Text block:

=== Section Start ===

Commentary on “Testing Freud's Hypothesis That Word Forms and Word Meaning are Functionally Distinct” Related Papers

Matthew Erdelyi

Grainy Continua Versus Categorical Dichotomies

This thought-provoking and ambitious target article courses over more than a century of neuroscience, experimental psychology, and clinical thinking, and it attempts, on the basis of a subliminal perception study, to provide an experimental underpinning to Freud's distinction between primary (Ucs.) and secondary-process (Cs.-Pcs.) functioning.

It is worth underscoring at the outset that what is concretely presented here is only one study that yielded one main effect—a supraliminal forward-priming outcome (e.g., DOG -» CANINE)—and, only with nuanced statistical probing, turned up some interactions between sensitivity (a”) and individual differences (anxiety, repressiveness) in subliminal priming of “palindrome” associates (e.g., DOG -» ANGEL). No replications or extensions of the experiment are provided, and one is left pondering many questions. Can the interactions be produced as main effects? Can the outcomes be obtained at shorter and longer exposures and following different time intervals between stimuli and tests? Do short and long subliminal words produce the effects, and, if so, to the same extent? Does emotionality play a role? (e.g., RAIL vs. LIAR; LIVED vs. DEVIL; LIVE vs. EVIL; MOOD vs. DOOM)? Would anagrams work—and should they not? Would not more psychoanalytic types of measures, such as free-associative fantasy, produce the effects, and, importantly, since free associations can be assessed over time and over different temporal windows, would the effects show interesting temporal dynamics? Should we expect similar findings with pictures—specifically, disinhibited priming effects at low durations? What kinds of effects might be expected with Chinese script (which Freud occasionally mentions) since the “word-forms” (or “Visual word images”: Freud, 1891, p.

=== Section End ===

Study material:
=== Section Start ===

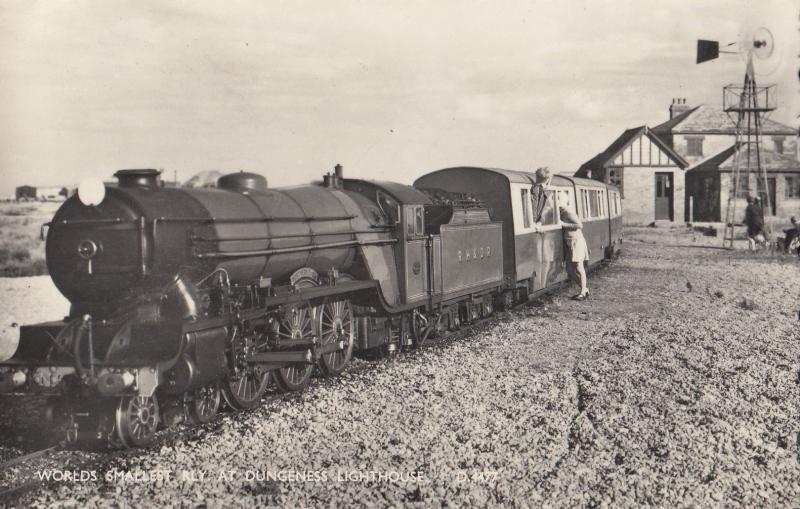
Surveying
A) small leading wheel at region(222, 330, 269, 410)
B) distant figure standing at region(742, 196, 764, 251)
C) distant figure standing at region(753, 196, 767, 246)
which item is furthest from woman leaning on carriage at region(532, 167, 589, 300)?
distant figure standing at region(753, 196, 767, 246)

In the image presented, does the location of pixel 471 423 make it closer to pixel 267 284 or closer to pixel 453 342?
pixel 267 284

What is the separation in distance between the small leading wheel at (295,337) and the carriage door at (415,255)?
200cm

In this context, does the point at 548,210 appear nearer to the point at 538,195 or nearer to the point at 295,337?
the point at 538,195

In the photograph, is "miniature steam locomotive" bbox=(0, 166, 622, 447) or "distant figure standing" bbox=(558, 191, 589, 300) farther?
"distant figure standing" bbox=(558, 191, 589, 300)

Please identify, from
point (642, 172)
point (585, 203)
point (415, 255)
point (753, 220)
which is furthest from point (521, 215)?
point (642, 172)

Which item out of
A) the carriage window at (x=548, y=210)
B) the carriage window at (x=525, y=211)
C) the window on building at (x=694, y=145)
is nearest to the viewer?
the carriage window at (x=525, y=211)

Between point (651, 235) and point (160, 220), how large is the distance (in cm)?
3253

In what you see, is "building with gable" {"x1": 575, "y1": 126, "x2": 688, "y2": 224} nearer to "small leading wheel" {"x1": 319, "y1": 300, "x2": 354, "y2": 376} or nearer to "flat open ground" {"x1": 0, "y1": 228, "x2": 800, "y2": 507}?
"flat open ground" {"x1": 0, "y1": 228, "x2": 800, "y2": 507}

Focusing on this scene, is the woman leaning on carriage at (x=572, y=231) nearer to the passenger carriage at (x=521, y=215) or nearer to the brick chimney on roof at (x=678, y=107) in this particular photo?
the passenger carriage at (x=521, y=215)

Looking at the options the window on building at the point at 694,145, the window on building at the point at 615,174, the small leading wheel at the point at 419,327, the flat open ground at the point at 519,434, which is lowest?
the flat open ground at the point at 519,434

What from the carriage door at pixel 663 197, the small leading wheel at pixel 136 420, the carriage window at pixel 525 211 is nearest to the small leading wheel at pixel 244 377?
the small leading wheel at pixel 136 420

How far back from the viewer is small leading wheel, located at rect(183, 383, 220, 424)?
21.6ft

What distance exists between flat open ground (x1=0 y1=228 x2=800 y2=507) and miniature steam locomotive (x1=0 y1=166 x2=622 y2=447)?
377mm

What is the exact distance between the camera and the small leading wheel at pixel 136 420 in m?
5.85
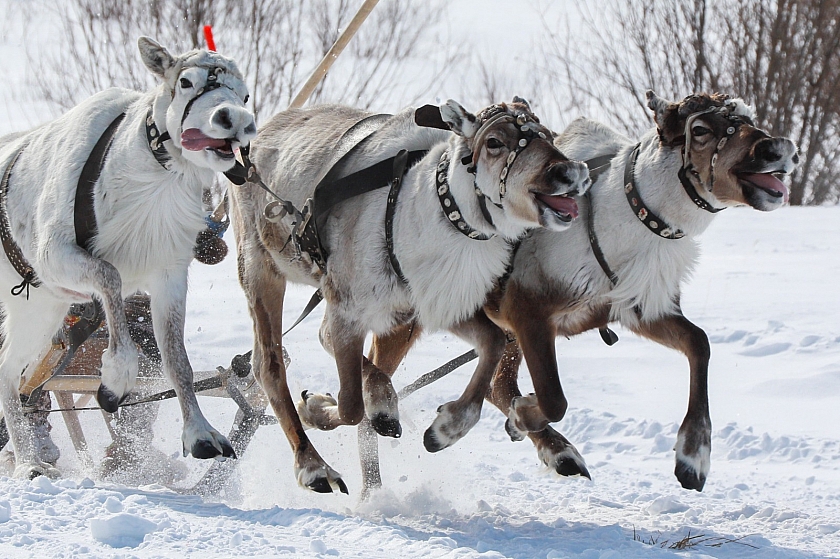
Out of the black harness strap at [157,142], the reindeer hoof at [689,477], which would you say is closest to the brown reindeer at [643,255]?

=== Section End ===

Task requirements:
1. Answer these questions from the commentary:
(a) On the basis of what kind of study does the target article try to support Freud's distinction between primary and secondary-process functioning?
(b) What main effect did the one study yield?
(c) Which individual differences interacted with sensitivity in subliminal priming of palindrome associates?
2. Quote the part of the commentary that opens with the words "Grainy Continua Versus" and closes with "secondary-process (Cs.-Pcs.) functioning.".
The listing plays no part in this exercise.

Answer set:
1.
(a) A subliminal perception study.
(b) A supraliminal forward-priming outcome (e.g., DOG -» CANINE).
(c) Anxiety and repressiveness.

2.
Grainy Continua Versus Categorical Dichotomies

This thought-provoking and ambitious target article courses over more than a century of neuroscience, experimental psychology, and clinical thinking, and it attempts, on the basis of a subliminal perception study, to provide an experimental underpinning to Freud's distinction between primary (Ucs.) and secondary-process (Cs.-Pcs.) functioning.